Records shown -

# # # #

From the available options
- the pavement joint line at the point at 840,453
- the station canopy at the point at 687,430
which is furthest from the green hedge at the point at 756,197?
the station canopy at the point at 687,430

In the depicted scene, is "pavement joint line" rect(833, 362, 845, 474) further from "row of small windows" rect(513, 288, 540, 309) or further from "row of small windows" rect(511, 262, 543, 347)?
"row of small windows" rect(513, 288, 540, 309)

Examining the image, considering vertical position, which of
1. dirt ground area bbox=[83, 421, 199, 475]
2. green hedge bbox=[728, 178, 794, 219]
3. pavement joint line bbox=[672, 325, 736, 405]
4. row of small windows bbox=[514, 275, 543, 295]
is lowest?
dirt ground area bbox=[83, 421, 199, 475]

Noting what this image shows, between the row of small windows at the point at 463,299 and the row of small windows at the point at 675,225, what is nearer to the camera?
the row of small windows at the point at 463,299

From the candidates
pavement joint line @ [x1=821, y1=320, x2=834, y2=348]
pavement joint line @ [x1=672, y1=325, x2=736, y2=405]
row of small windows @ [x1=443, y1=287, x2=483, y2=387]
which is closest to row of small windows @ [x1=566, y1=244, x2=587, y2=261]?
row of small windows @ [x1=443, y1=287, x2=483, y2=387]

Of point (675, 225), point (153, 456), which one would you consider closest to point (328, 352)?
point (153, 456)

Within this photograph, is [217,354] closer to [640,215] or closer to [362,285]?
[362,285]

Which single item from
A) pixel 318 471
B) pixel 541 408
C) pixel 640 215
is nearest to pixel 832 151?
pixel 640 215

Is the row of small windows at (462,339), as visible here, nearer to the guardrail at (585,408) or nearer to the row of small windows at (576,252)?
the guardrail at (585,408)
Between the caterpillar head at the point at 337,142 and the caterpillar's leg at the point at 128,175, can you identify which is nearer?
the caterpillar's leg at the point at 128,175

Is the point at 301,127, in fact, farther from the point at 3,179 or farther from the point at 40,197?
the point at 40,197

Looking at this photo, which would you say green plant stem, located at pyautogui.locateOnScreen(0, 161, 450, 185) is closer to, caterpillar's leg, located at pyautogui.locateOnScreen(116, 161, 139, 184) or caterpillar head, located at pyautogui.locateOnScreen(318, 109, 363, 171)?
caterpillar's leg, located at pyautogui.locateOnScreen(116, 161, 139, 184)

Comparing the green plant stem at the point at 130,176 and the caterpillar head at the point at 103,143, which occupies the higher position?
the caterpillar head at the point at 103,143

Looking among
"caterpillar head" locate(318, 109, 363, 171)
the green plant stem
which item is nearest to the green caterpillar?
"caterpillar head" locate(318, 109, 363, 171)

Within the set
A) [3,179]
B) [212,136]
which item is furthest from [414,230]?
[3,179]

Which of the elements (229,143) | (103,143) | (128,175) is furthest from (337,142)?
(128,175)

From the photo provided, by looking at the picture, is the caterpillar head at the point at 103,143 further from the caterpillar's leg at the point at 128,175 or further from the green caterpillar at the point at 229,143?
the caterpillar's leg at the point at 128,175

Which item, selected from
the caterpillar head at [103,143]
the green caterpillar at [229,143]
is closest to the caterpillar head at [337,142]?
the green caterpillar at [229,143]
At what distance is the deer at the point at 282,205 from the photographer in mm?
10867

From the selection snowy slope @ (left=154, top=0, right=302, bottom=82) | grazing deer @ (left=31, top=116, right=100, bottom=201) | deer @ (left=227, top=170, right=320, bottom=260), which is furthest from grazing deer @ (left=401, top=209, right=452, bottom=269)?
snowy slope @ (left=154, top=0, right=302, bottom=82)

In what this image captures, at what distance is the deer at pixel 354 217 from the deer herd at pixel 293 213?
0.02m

# # # #

What to do -
Using the material above, extract the line that contains "Is the point" and every line after it, exactly as given; stop at the last line.

Reply -
Is the point at 301,127, in fact, farther from the point at 3,179 or farther from the point at 40,197?
the point at 40,197

Looking at this photo, which would you say green plant stem, located at pyautogui.locateOnScreen(0, 161, 450, 185) is closer to, caterpillar's leg, located at pyautogui.locateOnScreen(116, 161, 139, 184) or caterpillar head, located at pyautogui.locateOnScreen(318, 109, 363, 171)?
caterpillar's leg, located at pyautogui.locateOnScreen(116, 161, 139, 184)

Comparing the green plant stem at the point at 130,176 and the caterpillar head at the point at 103,143, which occupies the higher position?
the caterpillar head at the point at 103,143

Looking among
"caterpillar head" locate(318, 109, 363, 171)
the green plant stem
which item is nearest to the green caterpillar?
"caterpillar head" locate(318, 109, 363, 171)

Within the set
A) [3,179]
B) [212,136]
which item is furthest from [414,230]?
[3,179]

Which of the elements (229,143) | (103,143) | (128,175) is furthest from (337,142)?
(128,175)

From the photo provided, by looking at the picture, is the caterpillar head at the point at 103,143 further from the caterpillar's leg at the point at 128,175 or further from the green caterpillar at the point at 229,143?
the caterpillar's leg at the point at 128,175

Which item, selected from
the caterpillar head at [103,143]
the green caterpillar at [229,143]
is closest to the caterpillar head at [337,142]?
the green caterpillar at [229,143]
At what distance is the deer at the point at 282,205 from the photographer in mm?
10867

From the selection snowy slope @ (left=154, top=0, right=302, bottom=82) | grazing deer @ (left=31, top=116, right=100, bottom=201) | deer @ (left=227, top=170, right=320, bottom=260), which is furthest from grazing deer @ (left=401, top=209, right=452, bottom=269)?
snowy slope @ (left=154, top=0, right=302, bottom=82)

In what this image captures, at what distance is the deer at pixel 354 217 from the deer herd at pixel 293 213?
0.02m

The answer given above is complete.